Grilled fish is one of the joys of summer, yet pulling off a perfectly cooked filet that doesn't stick and crumble on the grates can be elusive. But it's easy, says chef Nicole Gaffney, as long as you properly prepare both the grates and the fish, you'll be serving gorgeous, grill-charred filet that slides onto your spatula.

"Start with a grill that's clean, hot, and oiled," says Gaffney. Likewise, make absolute certain the fish is dry and coated in oil.

In Gaffney's grilling demonstration, she used Australis Barramundi, a white fish that's low on toxins, sustainably harvested, and flavorful enough to be enjoyed with minimal fuss. Firm fish like swordfish, tuna, and salmon are also great matches for the grill. Here are her foolproof instructions for grilling fish.

PREP

  1. If you're using a frozen filet, submerge the vacuum-packed fish under cold tap water for 15 minutes. 
  2. Start with a clean grill and set it to high heat. Once it's hot, brush it clean once more.
  3. Soak a paper towel in vegetable oil and, holding it with tongs, wipe the grill grates. Coat all the nooks, crannies, and crevices.
  4. Lay the filets down on a layer of paper towels, and use another paper towel to pat them dry.
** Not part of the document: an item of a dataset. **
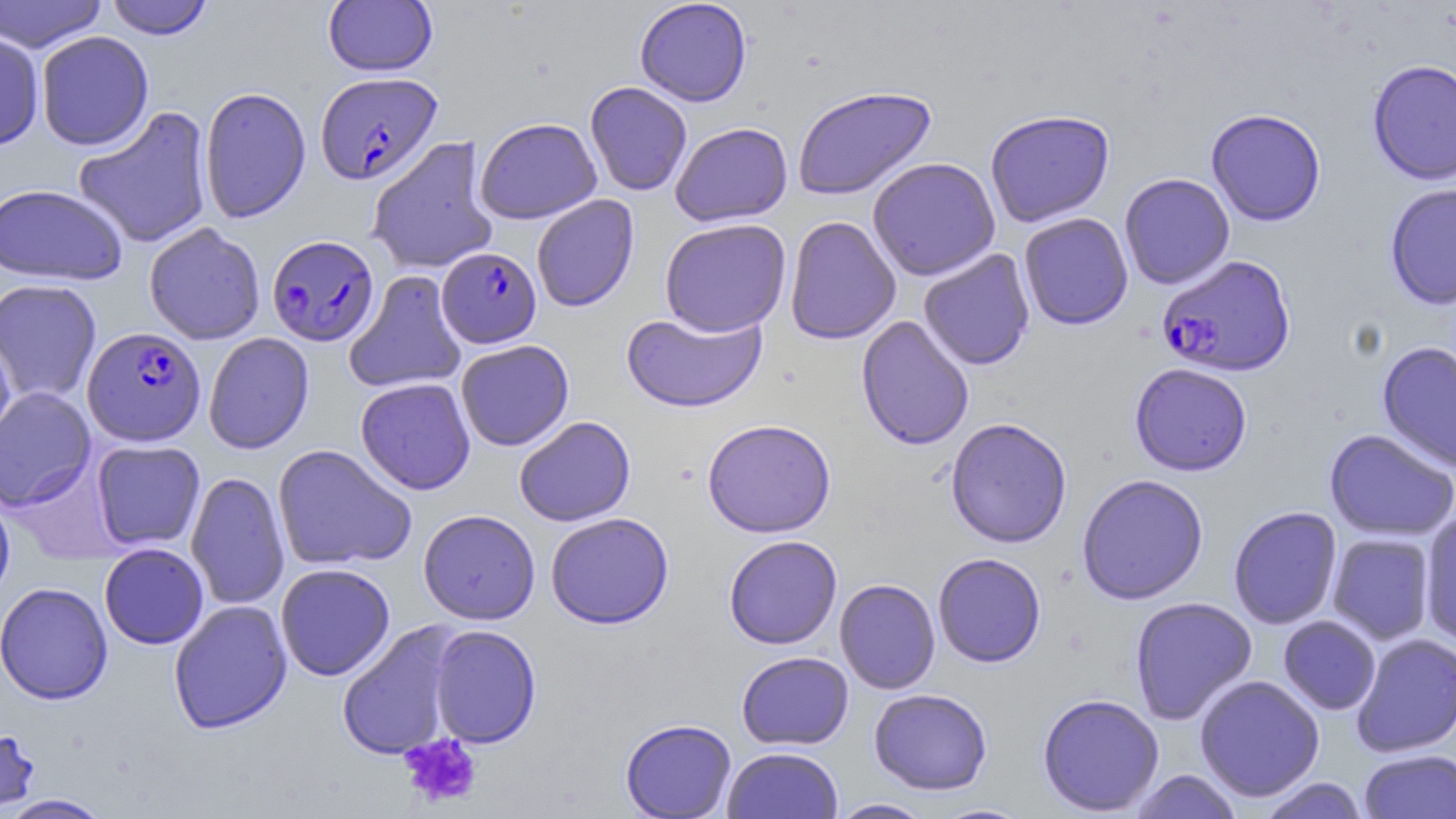

Approximate bounding boxes as (x1, y1, x2, y2) in pixels. Uninfected red blood cell locations: (0, 0, 109, 53), (104, 0, 215, 40), (634, 0, 752, 107), (323, 1, 438, 76), (0, 29, 45, 152), (35, 31, 154, 150), (1367, 59, 1456, 186), (585, 81, 693, 196), (792, 85, 937, 200), (199, 86, 311, 224), (73, 106, 214, 249), (1206, 108, 1326, 227), (985, 110, 1115, 227), (474, 117, 602, 224), (670, 121, 793, 227), (367, 136, 499, 274), (867, 157, 1001, 281), (1119, 173, 1235, 289), (0, 183, 128, 285), (1384, 184, 1456, 310), (531, 195, 640, 312), (1019, 212, 1133, 331), (784, 216, 901, 345), (659, 218, 792, 336), (144, 223, 266, 345), (918, 249, 1035, 370), (344, 270, 468, 394), (0, 279, 102, 405), (621, 310, 767, 413), (856, 316, 974, 451), (0, 331, 17, 461), (203, 333, 314, 455), (455, 339, 574, 451), (1376, 341, 1456, 474), (1129, 363, 1252, 476), (355, 377, 476, 495), (0, 387, 96, 512), (514, 416, 636, 527), (945, 417, 1072, 548), (702, 419, 836, 538), (1323, 429, 1456, 541), (91, 440, 206, 550), (273, 444, 416, 572), (186, 472, 290, 610), (1076, 474, 1209, 605), (0, 486, 16, 610), (1228, 505, 1342, 630), (418, 509, 540, 624), (1419, 510, 1456, 648), (545, 512, 674, 629), (1327, 533, 1436, 644), (723, 535, 843, 649), (99, 544, 209, 650), (932, 553, 1046, 668), (275, 563, 395, 681), (835, 578, 940, 695), (0, 582, 113, 704), (1130, 596, 1257, 725), (168, 600, 292, 734), (1278, 616, 1382, 715), (336, 624, 461, 761), (428, 625, 542, 748), (1352, 633, 1456, 758), (736, 651, 854, 750), (1194, 675, 1325, 801), (868, 688, 993, 795), (1037, 693, 1164, 816), (620, 718, 737, 818), (0, 724, 41, 813), (722, 746, 844, 819), (1358, 749, 1456, 819), (1129, 769, 1243, 819), (1259, 777, 1369, 819), (0, 794, 114, 818), (828, 798, 935, 818), (927, 801, 1034, 818). Plasmodium falciparum-infected red blood cell locations: (315, 71, 443, 184), (267, 234, 380, 346), (436, 247, 541, 349), (1156, 255, 1297, 378), (82, 326, 206, 446). Platelet locations: (399, 733, 483, 808). Slide-level diagnosis: Plasmodium falciparum. Captured at 1000x magnification. One field of a larger specimen. May-Grünwald-Giemsa-stained preparation. Thin blood film. Image is 1456×819 pixels. Light microscopy.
Moisture will make it stick to the grill, so press firmly and make at least a second pass with a fresh paper towel.
  5. With the filets dry, rub vegetable oil into the fish, followed by salt and fresh cracked pepper. Apply the seasoning liberally, as much of it will fall off into the grill.

GRILL

  1. Lay the fish down diagonally across the grates.
  2. When the sides begin to turn opaque, you should be ready to flip. That's about two minutes on thinner cuts, and up to four minutes on thicker filets.
  3. Using a fish spatula, slide under the filet and gently flip. If the fish is sticking, let it cook another minute.
  4. Once the sides are totally opaque through the thickest part of the filet, squeeze lemon juice over the top (optional), and remove from grill.